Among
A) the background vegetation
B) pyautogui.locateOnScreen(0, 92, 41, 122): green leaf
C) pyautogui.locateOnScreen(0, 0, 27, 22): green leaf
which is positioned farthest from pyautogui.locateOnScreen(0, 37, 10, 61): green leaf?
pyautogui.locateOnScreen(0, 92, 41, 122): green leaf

★ ★ ★ ★ ★

▶ **Task to complete**: Format the lines of the data above as a numbered list, leaving out any blank lines.

▶ **The output**:
1. Among
2. A) the background vegetation
3. B) pyautogui.locateOnScreen(0, 92, 41, 122): green leaf
4. C) pyautogui.locateOnScreen(0, 0, 27, 22): green leaf
5. which is positioned farthest from pyautogui.locateOnScreen(0, 37, 10, 61): green leaf?
6. pyautogui.locateOnScreen(0, 92, 41, 122): green leaf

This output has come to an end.